* **Dataset**
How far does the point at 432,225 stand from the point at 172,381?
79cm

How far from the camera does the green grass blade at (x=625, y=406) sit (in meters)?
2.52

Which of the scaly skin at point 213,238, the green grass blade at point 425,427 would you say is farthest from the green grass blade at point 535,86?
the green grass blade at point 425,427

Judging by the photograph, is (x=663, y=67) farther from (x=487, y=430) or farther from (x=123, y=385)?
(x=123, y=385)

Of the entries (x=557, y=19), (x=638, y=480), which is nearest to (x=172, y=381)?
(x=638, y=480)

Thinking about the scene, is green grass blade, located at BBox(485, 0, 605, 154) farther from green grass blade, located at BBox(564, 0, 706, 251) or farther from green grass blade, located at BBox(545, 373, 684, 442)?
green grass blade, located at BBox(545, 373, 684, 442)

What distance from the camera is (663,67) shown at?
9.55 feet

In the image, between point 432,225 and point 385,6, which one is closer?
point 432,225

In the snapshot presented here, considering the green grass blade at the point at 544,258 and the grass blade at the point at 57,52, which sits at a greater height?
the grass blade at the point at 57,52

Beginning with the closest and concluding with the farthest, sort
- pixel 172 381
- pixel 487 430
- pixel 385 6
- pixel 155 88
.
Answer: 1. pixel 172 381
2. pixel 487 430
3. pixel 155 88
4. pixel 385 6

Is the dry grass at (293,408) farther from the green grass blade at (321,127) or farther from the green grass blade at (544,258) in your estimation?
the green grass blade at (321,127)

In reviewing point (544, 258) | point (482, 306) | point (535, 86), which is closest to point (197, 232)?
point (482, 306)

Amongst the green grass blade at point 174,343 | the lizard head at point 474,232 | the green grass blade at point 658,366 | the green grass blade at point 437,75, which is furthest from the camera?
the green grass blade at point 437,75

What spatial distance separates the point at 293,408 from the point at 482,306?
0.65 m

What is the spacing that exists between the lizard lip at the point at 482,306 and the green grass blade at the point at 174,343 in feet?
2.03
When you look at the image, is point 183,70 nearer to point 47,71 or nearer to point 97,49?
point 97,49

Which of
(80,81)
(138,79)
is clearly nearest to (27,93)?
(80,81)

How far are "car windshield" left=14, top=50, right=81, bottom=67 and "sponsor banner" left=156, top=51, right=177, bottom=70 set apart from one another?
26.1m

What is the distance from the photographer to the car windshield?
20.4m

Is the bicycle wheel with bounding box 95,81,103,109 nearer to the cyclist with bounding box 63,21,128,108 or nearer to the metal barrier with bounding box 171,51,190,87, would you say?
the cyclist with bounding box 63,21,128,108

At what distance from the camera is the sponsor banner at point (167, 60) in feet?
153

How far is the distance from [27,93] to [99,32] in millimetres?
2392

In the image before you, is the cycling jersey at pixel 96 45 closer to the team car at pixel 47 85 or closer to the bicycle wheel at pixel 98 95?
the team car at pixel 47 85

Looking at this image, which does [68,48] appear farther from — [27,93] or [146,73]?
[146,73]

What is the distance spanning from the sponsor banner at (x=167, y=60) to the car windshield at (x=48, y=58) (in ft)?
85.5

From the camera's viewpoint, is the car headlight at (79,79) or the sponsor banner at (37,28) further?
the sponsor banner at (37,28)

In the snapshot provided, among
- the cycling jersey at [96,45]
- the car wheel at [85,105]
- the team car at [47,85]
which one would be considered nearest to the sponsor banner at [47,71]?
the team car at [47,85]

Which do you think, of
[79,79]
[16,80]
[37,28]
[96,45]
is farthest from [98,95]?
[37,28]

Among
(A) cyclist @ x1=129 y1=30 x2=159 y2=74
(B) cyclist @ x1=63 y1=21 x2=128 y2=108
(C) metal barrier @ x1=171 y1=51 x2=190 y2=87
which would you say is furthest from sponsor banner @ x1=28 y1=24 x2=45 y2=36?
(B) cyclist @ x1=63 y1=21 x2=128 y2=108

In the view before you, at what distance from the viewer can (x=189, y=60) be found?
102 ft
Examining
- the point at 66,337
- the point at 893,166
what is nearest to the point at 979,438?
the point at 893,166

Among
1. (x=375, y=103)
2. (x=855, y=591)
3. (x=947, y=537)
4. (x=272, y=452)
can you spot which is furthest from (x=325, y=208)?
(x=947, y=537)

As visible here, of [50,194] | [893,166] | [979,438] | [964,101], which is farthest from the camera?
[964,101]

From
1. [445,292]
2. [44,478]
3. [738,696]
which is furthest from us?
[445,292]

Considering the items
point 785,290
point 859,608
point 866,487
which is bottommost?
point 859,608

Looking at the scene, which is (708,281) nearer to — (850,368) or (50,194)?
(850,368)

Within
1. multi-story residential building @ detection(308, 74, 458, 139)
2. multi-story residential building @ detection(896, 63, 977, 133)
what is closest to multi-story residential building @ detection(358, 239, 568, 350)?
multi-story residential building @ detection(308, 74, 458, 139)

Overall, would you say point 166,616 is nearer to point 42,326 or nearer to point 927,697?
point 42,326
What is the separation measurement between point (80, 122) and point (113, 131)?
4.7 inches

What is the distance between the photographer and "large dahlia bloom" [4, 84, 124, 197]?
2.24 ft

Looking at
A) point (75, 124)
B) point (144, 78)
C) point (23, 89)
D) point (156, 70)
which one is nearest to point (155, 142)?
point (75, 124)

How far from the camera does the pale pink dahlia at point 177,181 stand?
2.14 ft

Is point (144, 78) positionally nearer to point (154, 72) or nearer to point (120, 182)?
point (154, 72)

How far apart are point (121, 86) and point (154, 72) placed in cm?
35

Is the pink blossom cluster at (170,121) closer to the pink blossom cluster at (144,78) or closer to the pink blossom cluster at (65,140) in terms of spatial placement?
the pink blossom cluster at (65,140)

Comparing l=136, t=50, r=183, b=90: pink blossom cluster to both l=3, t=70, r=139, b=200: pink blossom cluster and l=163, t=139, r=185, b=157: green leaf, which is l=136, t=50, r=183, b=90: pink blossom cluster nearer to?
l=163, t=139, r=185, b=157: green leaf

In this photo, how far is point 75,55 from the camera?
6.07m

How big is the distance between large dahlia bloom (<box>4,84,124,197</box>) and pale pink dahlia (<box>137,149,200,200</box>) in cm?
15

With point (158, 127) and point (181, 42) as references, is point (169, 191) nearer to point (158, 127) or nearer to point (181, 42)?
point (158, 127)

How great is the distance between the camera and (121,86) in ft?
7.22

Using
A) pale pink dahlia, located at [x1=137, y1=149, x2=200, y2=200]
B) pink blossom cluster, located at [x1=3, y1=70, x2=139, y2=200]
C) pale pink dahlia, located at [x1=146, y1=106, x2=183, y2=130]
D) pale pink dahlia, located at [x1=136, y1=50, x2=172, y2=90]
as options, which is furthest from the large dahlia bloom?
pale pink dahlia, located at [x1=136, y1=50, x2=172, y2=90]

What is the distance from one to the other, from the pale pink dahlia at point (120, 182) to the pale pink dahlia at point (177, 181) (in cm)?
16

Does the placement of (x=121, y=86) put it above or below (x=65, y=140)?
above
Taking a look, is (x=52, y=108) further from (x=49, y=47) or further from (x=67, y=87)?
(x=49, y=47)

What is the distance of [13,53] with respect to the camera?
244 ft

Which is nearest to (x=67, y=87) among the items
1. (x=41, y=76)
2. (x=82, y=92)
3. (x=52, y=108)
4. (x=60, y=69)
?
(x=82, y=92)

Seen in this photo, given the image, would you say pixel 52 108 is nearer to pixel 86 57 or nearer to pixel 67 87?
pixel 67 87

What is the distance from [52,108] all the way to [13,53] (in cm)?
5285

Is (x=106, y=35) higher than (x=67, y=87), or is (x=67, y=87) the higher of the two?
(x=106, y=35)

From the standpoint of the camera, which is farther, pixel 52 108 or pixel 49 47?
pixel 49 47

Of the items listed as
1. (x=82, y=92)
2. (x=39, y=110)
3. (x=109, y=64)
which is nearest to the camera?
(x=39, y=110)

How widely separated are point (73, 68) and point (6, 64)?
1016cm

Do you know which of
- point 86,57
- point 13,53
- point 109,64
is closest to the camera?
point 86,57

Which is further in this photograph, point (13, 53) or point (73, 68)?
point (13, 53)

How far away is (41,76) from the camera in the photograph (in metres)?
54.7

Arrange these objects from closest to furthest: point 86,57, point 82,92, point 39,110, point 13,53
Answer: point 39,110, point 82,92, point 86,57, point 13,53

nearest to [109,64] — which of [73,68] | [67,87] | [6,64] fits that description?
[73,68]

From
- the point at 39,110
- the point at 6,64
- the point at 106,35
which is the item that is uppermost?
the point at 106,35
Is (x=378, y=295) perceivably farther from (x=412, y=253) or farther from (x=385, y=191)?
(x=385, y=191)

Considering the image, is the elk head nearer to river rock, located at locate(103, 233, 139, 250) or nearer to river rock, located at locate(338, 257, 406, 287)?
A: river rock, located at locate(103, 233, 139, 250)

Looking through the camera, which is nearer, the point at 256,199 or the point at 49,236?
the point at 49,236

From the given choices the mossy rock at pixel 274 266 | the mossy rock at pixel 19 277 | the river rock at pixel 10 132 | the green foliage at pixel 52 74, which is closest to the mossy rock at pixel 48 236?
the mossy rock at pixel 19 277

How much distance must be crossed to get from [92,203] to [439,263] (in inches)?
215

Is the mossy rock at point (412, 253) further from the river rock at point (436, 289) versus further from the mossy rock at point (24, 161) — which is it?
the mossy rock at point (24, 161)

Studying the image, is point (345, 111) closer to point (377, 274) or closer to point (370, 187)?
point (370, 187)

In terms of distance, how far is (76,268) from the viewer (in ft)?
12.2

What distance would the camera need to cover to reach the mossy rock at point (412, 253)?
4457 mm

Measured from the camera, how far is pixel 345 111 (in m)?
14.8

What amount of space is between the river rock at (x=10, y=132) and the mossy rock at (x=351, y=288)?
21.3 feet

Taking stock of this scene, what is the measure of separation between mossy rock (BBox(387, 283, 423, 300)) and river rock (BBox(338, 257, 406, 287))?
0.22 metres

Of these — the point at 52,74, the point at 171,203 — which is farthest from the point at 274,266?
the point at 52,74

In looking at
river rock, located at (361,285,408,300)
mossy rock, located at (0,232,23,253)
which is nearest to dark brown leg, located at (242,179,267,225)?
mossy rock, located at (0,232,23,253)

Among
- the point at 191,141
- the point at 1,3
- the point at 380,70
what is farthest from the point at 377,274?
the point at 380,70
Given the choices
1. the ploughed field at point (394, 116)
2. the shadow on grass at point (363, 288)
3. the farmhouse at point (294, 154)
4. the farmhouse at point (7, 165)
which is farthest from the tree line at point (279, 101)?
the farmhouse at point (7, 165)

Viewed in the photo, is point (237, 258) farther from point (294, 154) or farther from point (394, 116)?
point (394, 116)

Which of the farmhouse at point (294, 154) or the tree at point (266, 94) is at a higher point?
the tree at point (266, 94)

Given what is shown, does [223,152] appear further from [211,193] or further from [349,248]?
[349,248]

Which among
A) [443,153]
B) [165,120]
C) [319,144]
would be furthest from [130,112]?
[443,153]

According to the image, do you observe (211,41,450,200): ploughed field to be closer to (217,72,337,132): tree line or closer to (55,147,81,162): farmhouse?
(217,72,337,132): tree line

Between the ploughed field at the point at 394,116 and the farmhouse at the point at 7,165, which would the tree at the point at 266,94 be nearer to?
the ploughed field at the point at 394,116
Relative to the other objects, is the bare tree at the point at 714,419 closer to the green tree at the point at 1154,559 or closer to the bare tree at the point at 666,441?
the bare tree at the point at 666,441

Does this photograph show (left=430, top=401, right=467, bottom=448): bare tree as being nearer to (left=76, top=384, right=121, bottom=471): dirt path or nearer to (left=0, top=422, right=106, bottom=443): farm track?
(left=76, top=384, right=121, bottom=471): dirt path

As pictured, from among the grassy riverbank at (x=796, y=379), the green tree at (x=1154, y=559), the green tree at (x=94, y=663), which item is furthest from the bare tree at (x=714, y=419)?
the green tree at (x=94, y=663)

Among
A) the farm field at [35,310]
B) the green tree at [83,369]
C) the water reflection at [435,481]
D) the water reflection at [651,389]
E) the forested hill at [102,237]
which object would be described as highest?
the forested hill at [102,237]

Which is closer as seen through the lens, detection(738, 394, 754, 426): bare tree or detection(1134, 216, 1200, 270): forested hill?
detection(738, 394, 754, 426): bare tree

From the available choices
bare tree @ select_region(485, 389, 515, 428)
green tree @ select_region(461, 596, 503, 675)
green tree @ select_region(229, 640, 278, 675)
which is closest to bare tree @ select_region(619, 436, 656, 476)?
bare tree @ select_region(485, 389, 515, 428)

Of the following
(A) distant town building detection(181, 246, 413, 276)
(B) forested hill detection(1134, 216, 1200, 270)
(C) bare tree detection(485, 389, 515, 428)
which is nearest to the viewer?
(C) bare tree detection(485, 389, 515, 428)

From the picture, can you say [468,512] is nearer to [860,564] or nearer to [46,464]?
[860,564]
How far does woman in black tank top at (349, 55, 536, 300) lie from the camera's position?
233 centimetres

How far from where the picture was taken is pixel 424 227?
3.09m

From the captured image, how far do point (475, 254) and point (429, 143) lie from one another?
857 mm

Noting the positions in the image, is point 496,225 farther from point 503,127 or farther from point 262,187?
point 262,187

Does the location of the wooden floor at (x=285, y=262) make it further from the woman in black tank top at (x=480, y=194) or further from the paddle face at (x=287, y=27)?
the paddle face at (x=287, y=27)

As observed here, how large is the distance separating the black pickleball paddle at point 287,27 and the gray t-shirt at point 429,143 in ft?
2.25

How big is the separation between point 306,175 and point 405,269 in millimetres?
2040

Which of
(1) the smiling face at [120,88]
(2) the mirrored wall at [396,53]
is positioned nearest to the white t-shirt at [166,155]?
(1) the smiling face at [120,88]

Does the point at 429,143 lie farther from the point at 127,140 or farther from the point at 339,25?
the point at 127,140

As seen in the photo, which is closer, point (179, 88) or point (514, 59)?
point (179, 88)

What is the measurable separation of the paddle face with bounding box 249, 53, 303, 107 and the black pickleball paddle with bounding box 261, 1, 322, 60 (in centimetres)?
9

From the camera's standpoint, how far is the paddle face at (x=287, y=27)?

* **Required task**
Give exactly the lines from the one with "Of the following" to the end of the entries, nothing before them.

* **Response**
Of the following
(A) distant town building detection(181, 246, 413, 276)
(B) forested hill detection(1134, 216, 1200, 270)
(C) bare tree detection(485, 389, 515, 428)
which is nearest to the viewer?
(C) bare tree detection(485, 389, 515, 428)

From the picture, can you say [468,512] is nearer to [860,564] or nearer to [46,464]?
[860,564]
How far does woman in black tank top at (349, 55, 536, 300) lie from the camera's position?
233 centimetres

How far from where the picture was taken is pixel 424 227?
3.09m

From the captured image, how far do point (475, 254) and point (429, 143) lie from one another?
857 mm

Noting the positions in the image, is point 496,225 farther from point 503,127 or farther from point 262,187?
point 262,187

Does the location of the wooden floor at (x=285, y=262) make it further from the woman in black tank top at (x=480, y=194) or further from the paddle face at (x=287, y=27)?
the paddle face at (x=287, y=27)

As observed here, how large is the distance separating the black pickleball paddle at point 287,27 and the gray t-shirt at point 429,143 in ft?
2.25

How big is the separation between point 306,175 and point 405,269 in millimetres?
2040

Which of
(1) the smiling face at [120,88]
(2) the mirrored wall at [396,53]
is positioned nearest to the white t-shirt at [166,155]?
(1) the smiling face at [120,88]

Does the point at 429,143 lie farther from the point at 127,140 or farther from the point at 339,25?
the point at 127,140

As seen in the photo, which is closer, point (179, 88) or point (514, 59)?
point (179, 88)

What is the measurable separation of the paddle face with bounding box 249, 53, 303, 107 and the black pickleball paddle with bounding box 261, 1, 322, 60 (in centimetres)?
9

From the camera's standpoint, how far is the paddle face at (x=287, y=27)?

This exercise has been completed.